• _Set exercise 1_:
Find every line in the records that contains the word "feet", and copy each of those lines. Case counts.

By 1990 Japan's interaction with the vast majority of Asia-Pacific countries, especially its burgeoning economic exchanges, was multifaceted and increasingly important to the recipient countries. The developing countries of the Association of Southeast Asian Nations (ASEAN) regarded Japan as critical to their development. Japan's aid to the ASEAN countries totaled US$1.9 billion in Japanese fiscal year (FY) 1988 versus about US$333 million for the United States during U.S. FY 1988. As of the late 1980s, Japan was the number one foreign investor in the ASEAN countries, with cumulative investment as of March 1989 of about US$14.5 billion, more than twice that of the United States. Japan's share of total foreign investment in ASEAN countries in the same period ranged from 70 to 80 percent in Thailand to 20 percent in Indonesia.

In the late 1980s, the Japanese government was making a concerted effort to enhance its diplomatic stature, especially in Asia. Toshiki Kaifu's much publicized spring 1991 tour of five Southeast Asian nations—Malaysia, Brunei, Thailand, Singapore, and the Philippines—culminated in a 3 May major foreign policy address in Singapore, in which he called for a new partnership with the ASEAN and pledged that Japan would go beyond the purely economic sphere to seek an "appropriate role in the political sphere as a nation of peace." As evidence of this new role, Japan took an active part in promoting negotiations to resolve the Cambodian conflict.

In 1997, the ASEAN member nations and the People's Republic of China, South Korea and Japan agreed to hold yearly talks to further strengthen regional cooperation, the ASEAN Plus Three meetings. In 2005 the ASEAN plus Three countries together with India, Australia and New Zealand held the inaugural East Asia Summit (EAS).

==== South Asia ====
In South Asia, Japan's role is mainly that of an aid donor. Japan's aid to seven South Asian countries totaled US$1.1 billion in 1988. Except for Pakistan, which received heavy inputs of aid from the United States, all other South Asian countries received most of their aid from Japan as of the early 1990s. Four South Asian nations—India, Pakistan, Bangladesh, and Sri Lanka—are in the top ten list of Tokyo's aid recipients worldwide as of the early 1990s. A point to note is that Indian Government has received no aid since the 2004 Tsunami that struck India but Indian registered NGOs look to Japan for much investment in their projects.

Prime Minister Toshiki Kaifu signaled a broadening of Japan's interest in South Asia with his swing through the region in April 1990. In an address to the Indian parliament, Kaifu stressed the role of free markets and democracy in bringing about "a new international order," and he emphasized the need for a settlement of the Kashmir territorial dispute between India and Pakistan and for economic liberalization to attract foreign investment and promote dynamic growth. To India, which was very short of hard currency, Kaifu pledged a new concessional loan of ¥100 billion (about US$650 million) for the coming year.

Japan's engagement with the Middle East region reflects a sophisticated, multi-dimensional approach that has evolved since the 1973 oil crisis. Initially driven by energy security concerns, Japan's strategy now includes economic partnerships, cultural exchanges, and political collaboration. By strengthening ties with both energy-exporting nations like Saudi Arabia and non-energy-focused countries such as Egypt, Japan has built a network of interdependence that extends beyond oil to broader strategic and cultural dimensions.

• _Source records_:
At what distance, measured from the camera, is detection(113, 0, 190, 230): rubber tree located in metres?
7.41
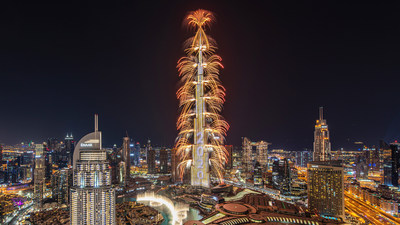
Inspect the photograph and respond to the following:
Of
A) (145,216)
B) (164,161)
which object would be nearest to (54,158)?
(164,161)

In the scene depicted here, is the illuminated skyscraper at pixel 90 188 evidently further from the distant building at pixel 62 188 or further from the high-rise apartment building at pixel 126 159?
the high-rise apartment building at pixel 126 159

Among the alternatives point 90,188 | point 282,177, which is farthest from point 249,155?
point 90,188

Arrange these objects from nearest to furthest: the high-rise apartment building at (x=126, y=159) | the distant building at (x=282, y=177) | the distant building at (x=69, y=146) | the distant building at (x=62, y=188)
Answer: the distant building at (x=62, y=188)
the distant building at (x=282, y=177)
the high-rise apartment building at (x=126, y=159)
the distant building at (x=69, y=146)

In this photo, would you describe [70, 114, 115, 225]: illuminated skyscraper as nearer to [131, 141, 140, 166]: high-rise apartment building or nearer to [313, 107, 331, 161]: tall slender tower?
[313, 107, 331, 161]: tall slender tower

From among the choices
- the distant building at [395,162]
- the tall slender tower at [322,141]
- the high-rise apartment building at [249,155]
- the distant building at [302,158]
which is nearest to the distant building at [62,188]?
the high-rise apartment building at [249,155]

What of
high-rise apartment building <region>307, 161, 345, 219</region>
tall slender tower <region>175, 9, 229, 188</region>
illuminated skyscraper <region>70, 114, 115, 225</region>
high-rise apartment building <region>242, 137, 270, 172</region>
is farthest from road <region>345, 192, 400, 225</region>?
illuminated skyscraper <region>70, 114, 115, 225</region>

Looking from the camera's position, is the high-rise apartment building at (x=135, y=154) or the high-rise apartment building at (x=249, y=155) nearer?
the high-rise apartment building at (x=249, y=155)

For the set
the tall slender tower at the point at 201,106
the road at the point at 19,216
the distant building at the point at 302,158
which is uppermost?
the tall slender tower at the point at 201,106
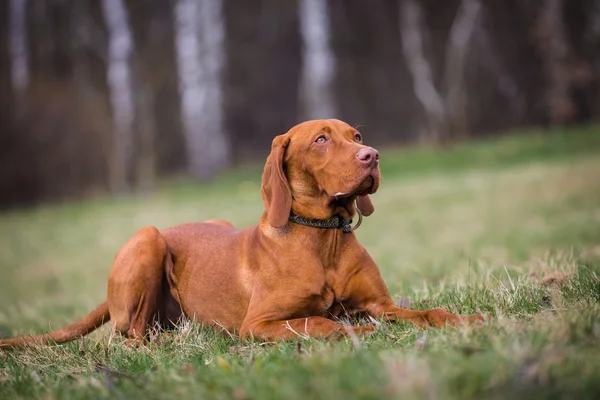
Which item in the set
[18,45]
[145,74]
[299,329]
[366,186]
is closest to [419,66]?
[145,74]

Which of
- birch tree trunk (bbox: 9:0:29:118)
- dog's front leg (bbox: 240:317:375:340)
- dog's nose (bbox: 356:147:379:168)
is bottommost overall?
dog's front leg (bbox: 240:317:375:340)

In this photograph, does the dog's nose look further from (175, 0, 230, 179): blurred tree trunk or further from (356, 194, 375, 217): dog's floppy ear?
(175, 0, 230, 179): blurred tree trunk

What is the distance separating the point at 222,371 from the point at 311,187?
1414 millimetres

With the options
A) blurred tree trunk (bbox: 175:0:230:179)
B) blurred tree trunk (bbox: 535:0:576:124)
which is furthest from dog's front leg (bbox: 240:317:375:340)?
blurred tree trunk (bbox: 535:0:576:124)

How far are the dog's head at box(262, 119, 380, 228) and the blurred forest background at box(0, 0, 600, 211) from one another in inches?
599

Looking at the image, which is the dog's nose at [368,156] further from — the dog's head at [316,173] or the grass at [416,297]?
the grass at [416,297]

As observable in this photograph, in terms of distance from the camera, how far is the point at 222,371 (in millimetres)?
2854

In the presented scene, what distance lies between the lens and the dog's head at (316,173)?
3.71 metres

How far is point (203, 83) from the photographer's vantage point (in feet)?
64.0

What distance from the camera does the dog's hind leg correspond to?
4363 mm

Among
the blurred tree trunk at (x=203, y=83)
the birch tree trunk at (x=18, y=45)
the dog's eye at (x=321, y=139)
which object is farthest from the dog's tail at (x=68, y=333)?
the birch tree trunk at (x=18, y=45)

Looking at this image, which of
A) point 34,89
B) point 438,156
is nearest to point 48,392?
point 438,156

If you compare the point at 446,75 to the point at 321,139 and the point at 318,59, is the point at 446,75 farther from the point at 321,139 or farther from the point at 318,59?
the point at 321,139

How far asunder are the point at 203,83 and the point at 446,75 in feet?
24.3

• _Set exercise 2_:
Reproduce the stretch of the passage on Japan's relations with Asia from "Prime Minister Toshiki" through "the coming year.", word for word.

• _Task output 1_:
How far is point (203, 83) from the photographer's vantage point (in feet)?
How far asunder are the point at 203,83 and the point at 446,75 in feet?

• _Task output 2_:
Prime Minister Toshiki Kaifu signaled a broadening of Japan's interest in South Asia with his swing through the region in April 1990. In an address to the Indian parliament, Kaifu stressed the role of free markets and democracy in bringing about "a new international order," and he emphasized the need for a settlement of the Kashmir territorial dispute between India and Pakistan and for economic liberalization to attract foreign investment and promote dynamic growth. To India, which was very short of hard currency, Kaifu pledged a new concessional loan of ¥100 billion (about US$650 million) for the coming year.